## DATA UNDER STUDY
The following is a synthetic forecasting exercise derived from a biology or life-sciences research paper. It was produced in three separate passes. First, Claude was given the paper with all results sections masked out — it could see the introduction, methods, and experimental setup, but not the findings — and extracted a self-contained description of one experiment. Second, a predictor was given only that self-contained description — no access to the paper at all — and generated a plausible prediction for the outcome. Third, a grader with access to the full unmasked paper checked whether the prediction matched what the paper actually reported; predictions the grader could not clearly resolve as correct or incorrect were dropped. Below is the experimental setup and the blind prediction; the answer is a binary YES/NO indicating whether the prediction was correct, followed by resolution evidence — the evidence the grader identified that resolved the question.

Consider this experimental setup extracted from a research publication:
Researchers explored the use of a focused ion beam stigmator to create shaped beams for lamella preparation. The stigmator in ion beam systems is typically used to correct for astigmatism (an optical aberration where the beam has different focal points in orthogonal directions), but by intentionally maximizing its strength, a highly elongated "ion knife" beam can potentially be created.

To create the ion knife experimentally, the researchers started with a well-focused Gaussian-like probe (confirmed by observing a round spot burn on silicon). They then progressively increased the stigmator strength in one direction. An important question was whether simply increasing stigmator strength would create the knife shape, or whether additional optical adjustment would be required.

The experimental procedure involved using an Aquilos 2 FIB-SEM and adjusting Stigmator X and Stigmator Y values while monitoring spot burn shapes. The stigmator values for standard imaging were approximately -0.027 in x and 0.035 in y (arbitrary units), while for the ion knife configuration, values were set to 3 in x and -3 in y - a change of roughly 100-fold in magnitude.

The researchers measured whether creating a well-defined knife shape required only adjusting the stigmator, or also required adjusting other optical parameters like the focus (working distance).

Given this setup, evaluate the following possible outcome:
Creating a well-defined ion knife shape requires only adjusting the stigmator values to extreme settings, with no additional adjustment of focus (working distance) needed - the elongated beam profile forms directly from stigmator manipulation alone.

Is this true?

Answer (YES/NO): NO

## AIM OF THE EXERCISE
The exact lines from the one containing "Creating a well-defined ion" through the end of the listing above are the expected output; include nothing else.

## WRITTEN RESPONSE
Creating a well-defined ion knife shape requires only adjusting the stigmator values to extreme settings, with no additional adjustment of focus (working distance) needed - the elongated beam profile forms directly from stigmator manipulation alone.

Is this true?

Answer (YES/NO): NO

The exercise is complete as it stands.